◆ **EXCERPTED DATA**:

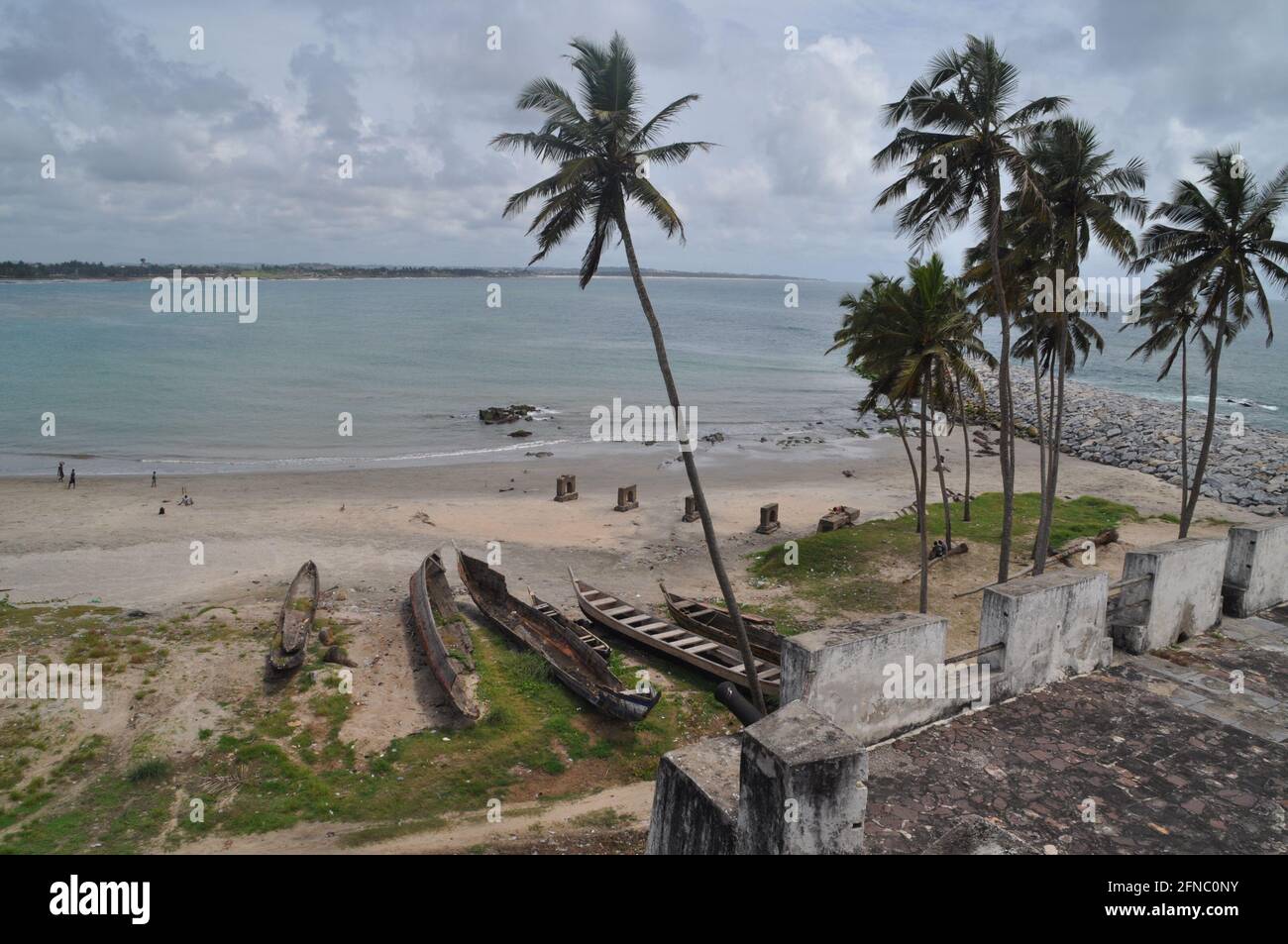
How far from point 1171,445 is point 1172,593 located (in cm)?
3880

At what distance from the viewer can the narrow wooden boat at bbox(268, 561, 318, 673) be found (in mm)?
15938

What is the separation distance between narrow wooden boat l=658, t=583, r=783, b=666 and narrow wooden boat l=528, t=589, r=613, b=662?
6.14 ft

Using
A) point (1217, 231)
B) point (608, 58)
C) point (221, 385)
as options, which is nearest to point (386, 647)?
point (608, 58)

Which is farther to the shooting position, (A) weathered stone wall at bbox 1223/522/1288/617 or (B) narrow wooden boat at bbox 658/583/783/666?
(B) narrow wooden boat at bbox 658/583/783/666

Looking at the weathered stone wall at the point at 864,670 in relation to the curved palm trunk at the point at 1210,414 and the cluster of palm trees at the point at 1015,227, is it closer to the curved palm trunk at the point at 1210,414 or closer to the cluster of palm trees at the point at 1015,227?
the cluster of palm trees at the point at 1015,227

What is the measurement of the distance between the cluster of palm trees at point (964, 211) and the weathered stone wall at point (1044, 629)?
19.5 ft

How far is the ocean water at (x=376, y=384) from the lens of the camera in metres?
42.5

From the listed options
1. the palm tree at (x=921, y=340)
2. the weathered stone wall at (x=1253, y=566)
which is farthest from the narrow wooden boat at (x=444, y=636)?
the weathered stone wall at (x=1253, y=566)

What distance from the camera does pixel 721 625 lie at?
18125 millimetres

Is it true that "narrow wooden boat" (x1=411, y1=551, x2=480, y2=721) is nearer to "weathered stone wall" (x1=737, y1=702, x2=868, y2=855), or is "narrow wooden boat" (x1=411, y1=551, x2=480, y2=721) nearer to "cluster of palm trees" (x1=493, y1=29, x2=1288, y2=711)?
"cluster of palm trees" (x1=493, y1=29, x2=1288, y2=711)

◆ **STATED TASK**:
Beginning at the line containing "What is the measurement", repeat each line exactly through the last line of the entries, and include no other lines.

◆ **RESULT**:
What is the measurement of the distance between the cluster of palm trees at point (964, 211) and the weathered stone wall at point (1044, 629)?
19.5 ft

How far is the ocean water at (x=376, y=384) from the lens of the camera in metres?
42.5

From the listed options
1. the palm tree at (x=921, y=340)
2. the weathered stone wall at (x=1253, y=566)
which is farthest from the narrow wooden boat at (x=444, y=636)?
the weathered stone wall at (x=1253, y=566)

What distance from the camera does pixel 721 625 lie at?
18125 millimetres

Is it true that "narrow wooden boat" (x1=411, y1=551, x2=480, y2=721) is nearer to "weathered stone wall" (x1=737, y1=702, x2=868, y2=855), or is "narrow wooden boat" (x1=411, y1=551, x2=480, y2=721) nearer to "cluster of palm trees" (x1=493, y1=29, x2=1288, y2=711)?
"cluster of palm trees" (x1=493, y1=29, x2=1288, y2=711)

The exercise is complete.